The telephone group and the usual care group were balanced for age (mean, 48 years in both), BRCA1/2 probability (mean, 24% and 26%), education (at least college for 80% and 79%), employment status (full time for 59% and 55%), race (85% and 87% white), Jewish ethnicity (28% and 30%), being previously affected with breast or ovarian cancer (64% and 67%), proband status (63% and 64% probands), recruitment site (eg, Lombardi Cancer Center for 64% in both), and distance to the clinic (mean, 21 and 24 miles). BRCA1/2 testing was positive in 13% and 15%, negative in 17% in both, and uninformative/variant in 45% and 49%, with 25% and 19% remaining untested.

Noninferior Outcomes

Telephone counseling was noninferior to usual care on all primary outcome measures at 2 weeks: knowledge (difference [d] = 0.03, lower bound of 97.5% CI = −0.61), perceived stress (d = −0.12, upper bound of 97.5% CI = 0.21), and satisfaction (d = −0.16, lower bound of 97.5% CI = −0.70) had group differences and confidence intervals that did not cross the predefined 1-point noninferiority limit. Decision conflict (d = 1.1, upper bound of 97.5% CI = 3.3) and cancer distress (d = −1.6, upper bound of 97.5% CI = 0.27) did not cross the predefined 4-point noninferiority limit.
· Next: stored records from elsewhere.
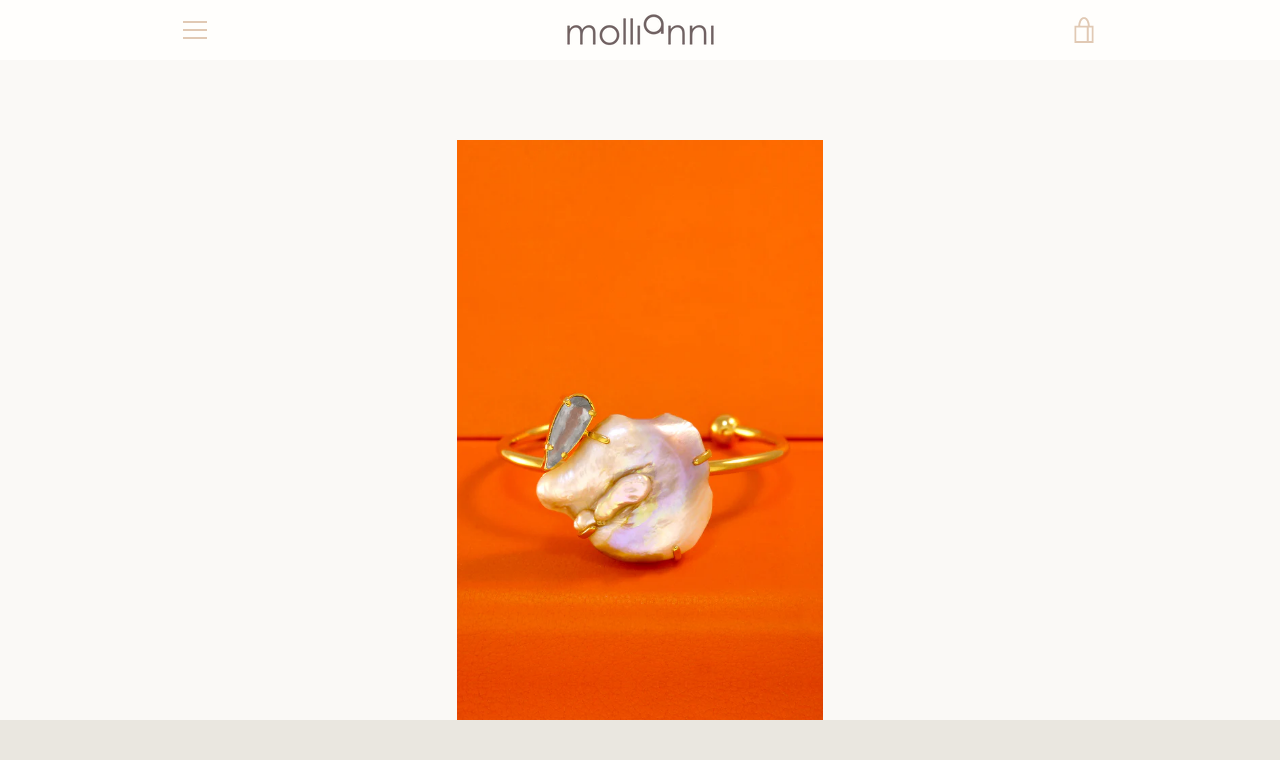

--- FILE ---
content_type: text/javascript
request_url: https://mollianni.com/cdn/shop/t/3/assets/custom.js?v=101612360477050417211589832471
body_size: -681
content:
//# sourceMappingURL=/cdn/shop/t/3/assets/custom.js.map?v=101612360477050417211589832471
Sensitivity analyses confirmed noninferiority for all outcomes after adjusting for multiple comparisons and imputing for missing follow-up data. Results at the 3-month assessment were similar to those at 2 weeks.

Uptake Not Equivalent

Among the 600 women who completed pretest counseling (89.0% of the telephone group and 90.4% of the usual care group), 84.2% of the telephone group vs 90.1% of the usual care group underwent genetic testing (relative risk = 0.93, 95% CI = 0.88 to 0.99); the lower bound of the 90% CI (d = −5.9%, 90% CI = −10.3% to −0.01%) was outside the predetermined equivalence range, indicating that telephone counseling was not equivalent to in-person counseling. Similar results were found in the intention-to-treat population sample (74.9% vs 81.4%, d = −6.5%, 90% CI = −11.8% to 0.01%).

Cost Reduction

Telephone counseling reduced per-person cost by $114.40, with savings attributable to shorter counseling times, less patient travel, and lower overhead. On the assumption of identical overhead costs, savings were reduced to $59 per person. The greatest cost savings ($321.40 per person) was for use of in-home buccal DNA kits by rural participants.
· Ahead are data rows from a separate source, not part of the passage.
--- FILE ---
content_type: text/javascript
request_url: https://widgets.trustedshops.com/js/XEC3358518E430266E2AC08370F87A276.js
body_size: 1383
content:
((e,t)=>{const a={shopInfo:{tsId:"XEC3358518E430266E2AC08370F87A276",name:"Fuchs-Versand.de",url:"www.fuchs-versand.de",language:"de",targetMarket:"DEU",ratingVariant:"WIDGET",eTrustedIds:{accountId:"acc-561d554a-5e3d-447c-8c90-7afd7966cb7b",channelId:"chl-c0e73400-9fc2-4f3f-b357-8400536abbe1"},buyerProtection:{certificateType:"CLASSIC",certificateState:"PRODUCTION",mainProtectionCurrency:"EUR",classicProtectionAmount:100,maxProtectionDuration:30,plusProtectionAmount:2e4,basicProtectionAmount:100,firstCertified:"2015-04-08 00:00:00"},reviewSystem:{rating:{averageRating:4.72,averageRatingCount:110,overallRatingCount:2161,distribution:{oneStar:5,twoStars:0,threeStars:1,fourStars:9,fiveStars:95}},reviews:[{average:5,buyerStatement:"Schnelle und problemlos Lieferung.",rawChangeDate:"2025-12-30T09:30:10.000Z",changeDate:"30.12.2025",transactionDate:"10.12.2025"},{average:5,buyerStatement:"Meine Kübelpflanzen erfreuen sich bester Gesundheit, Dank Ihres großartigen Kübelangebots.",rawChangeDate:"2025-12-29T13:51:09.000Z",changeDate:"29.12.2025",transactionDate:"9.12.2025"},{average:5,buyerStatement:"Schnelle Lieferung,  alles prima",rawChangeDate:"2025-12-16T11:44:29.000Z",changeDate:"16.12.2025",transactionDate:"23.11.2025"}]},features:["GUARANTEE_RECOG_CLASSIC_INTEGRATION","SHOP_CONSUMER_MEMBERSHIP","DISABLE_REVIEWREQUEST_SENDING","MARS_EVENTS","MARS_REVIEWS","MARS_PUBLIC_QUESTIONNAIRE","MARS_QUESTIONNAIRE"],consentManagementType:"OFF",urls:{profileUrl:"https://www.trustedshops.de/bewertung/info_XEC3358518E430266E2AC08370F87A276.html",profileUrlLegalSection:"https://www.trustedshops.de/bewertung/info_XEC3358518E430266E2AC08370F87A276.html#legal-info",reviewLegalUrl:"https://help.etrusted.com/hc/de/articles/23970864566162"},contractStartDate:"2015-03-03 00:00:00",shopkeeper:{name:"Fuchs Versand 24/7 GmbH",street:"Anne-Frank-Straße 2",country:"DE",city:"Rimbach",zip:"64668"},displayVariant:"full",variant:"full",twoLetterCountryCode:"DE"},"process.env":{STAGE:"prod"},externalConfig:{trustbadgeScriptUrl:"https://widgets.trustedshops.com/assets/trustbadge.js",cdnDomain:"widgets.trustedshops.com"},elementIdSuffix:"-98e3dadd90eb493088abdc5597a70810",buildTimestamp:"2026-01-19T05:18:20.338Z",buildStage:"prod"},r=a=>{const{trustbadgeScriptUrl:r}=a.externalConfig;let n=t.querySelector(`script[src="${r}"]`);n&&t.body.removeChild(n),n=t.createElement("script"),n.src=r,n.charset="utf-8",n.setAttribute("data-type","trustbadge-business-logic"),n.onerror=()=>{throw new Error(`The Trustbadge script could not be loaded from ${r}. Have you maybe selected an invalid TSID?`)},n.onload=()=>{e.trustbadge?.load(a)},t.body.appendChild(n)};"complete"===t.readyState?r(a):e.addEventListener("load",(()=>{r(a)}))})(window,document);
The investigators noted that factors contributing to the lower testing rate in the telephone group may have included the fact that usual care participants were able to provide DNA immediately following counseling. While the delay between telephone counseling and DNA provision could be a barrier to testing, use of in-home buccal kits could increase test uptake.

The delay between counseling and DNA provision in the telephone group also allowed for greater deliberation that may have led some participants to forgo testing, a notion consistent with the fact that telephone counseling participants who declined testing had lower baseline risk scores and were less likely to consider risk-reducing surgery than those who completed testing.

The investigators concluded, “Genetic counseling can be effectively and efficiently delivered via telephone to increase access and decrease costs.” ■

Disclosure: The study by Kinney et al was supported by grants from the National Cancer Institute, Huntsman Cancer Foundation, and others. The study by Schwartz et al was supported by National Cancer Institute grants, Lombardi Comprehensive Cancer Center Biostatistics and Bioinformatics Shared Resource, and Jess and Mildred Fisher Center for Familial Cancer Research. For full disclosures of the study authors, visit jco.ascopubs.org.

References

1. Kinney AY, Boonyasiriwat W, Walters ST, et al: Telehealth personalized cancer risk communication to motivate colonoscopy in relatives of patients with colorectal cancer: The Family CARE randomized controlled trial. J Clin Oncol. January 21, 2014 (early release online).

2. Schwartz MD, Valdimarsdottir HB, Peshkin BN, et al: Randomized noninferiority trial of telephone versus in-person genetic counseling for hereditary breast and ovarian cancer. J Clin Oncol. January 21, 2014 (early release online).